April 2019 - show more
- Fix coolant leak – the bolt that was holding the wastegate vacuum line was also clamping a component to the head, I had not replaced the bolt when removing the vacuum line
- Install new rear brake rotors
- Install boost gauge ($45) and controller (used $20) – removed clock, moved oil pressure over
- Install new lower radiator hose
Previous - show more
- Install new rear brake rotors
- Install new lower radiator hose
- Fix broken wires around fire wall
- Install another new head gasket!
- Replace cracked elbow on turbo
- Replace waste-gate -got a TurboSmart 38mm from super neighbour Troy!
- Replace engine mounts – not needed right now, thought it was broken but the nut had simply fallen off
- Replace damaged injector – new ones from RockAuto should be here this week
- Put new nut on engine mount
- Replace damaged timing belt
- WTH, I installed a new head gasket!! Have I really not updated this since then?
- Replace transaxle oil, 17mm allen key – Replaced with Lucas synthetic
- Rubber hanger broken at cat – repaired with hose clamp
- Exhaust split at muffler – new piece welded in
- Engine tapping – adjusted valve screws, camshaft and followers replaced
- Look at wrapping – Rick paid $3000 for the Dinero wrap
- Repair paint damage – most areas filled, sanded and painted matte black
- Safety inspection – only failed on fuel hose routing, holes in rear bumper??? and opening hatch – all passed
- Replace rear speakers, install door speakers? – Installed Fiero seats with speakers in headrests and sub-woofer
- Front alignment – CT
- Replace tires – BFGoodrich gForce Sport Comp2 on interest free at CT
- Grating sound coming from PS front wheel, bearing – bearings re-greased
- Coughs and sputters over 3500rpm – checked for leaks in intake with smoke machine, all good, check fuel pump, fuel filter was clogged
- Clean up rust on muffler and paint
- Change oil and filter – moved oil pump housing round so that new filter fits – it worked!

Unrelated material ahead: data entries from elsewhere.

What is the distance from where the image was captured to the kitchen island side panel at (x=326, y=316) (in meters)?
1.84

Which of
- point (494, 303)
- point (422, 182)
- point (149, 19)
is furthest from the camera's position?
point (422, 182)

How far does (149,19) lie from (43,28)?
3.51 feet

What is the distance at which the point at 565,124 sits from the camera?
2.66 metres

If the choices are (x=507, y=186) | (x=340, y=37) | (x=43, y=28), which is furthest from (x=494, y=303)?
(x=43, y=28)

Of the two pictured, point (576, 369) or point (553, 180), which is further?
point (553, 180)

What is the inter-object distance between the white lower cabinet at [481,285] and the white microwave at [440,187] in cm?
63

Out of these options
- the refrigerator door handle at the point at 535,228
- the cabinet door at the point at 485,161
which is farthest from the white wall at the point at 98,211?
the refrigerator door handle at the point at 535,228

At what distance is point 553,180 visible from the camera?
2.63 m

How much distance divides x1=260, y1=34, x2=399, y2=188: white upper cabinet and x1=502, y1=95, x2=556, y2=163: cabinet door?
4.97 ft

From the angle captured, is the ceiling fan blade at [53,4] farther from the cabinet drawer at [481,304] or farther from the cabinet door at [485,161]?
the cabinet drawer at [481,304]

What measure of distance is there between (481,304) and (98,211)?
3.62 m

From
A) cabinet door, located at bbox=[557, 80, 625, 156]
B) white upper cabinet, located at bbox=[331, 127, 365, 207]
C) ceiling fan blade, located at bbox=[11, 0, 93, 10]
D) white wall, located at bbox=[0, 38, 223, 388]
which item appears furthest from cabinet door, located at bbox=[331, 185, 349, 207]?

- Windscreen and headlight squirters not working – fixed old hoses, new one way valve
- Speedometer not functioning – connected cable
- Fix fuel level sender – and low fuel light, maybe?
- Horn not working, again – bad connection at fuse (#1)
- Check valve clearances – perhaps a touch tight?
- Grease steering knuckle(s)
- Repaired flasher relay
- Parking brake light switch – made Fiero switch fit
- Rear brakes – replaced rear pads, fixed parking brake cable
- Rear speaker not working – re-wired and removed centre speaker
- Changed spark plug wires
- Radio not working – replaced with new
- Exhaust hangers damaged – repaired/replaced
- Tailpipe fallen off – welded Mustang tailpipe on
- Need new battery – thanks again John
- Fuse 7 keeps blowing – fixed short in seat belt warning lamp connector
- Rear wiper has no power – refurbished motor
- Fuel pumps not working – installed new pump, Walbro 255
- Made seat brackets
- Seats falling apart – replaced with tatty but comfy Type R seats
- Driver’s seat sliders seized – new sliders $20!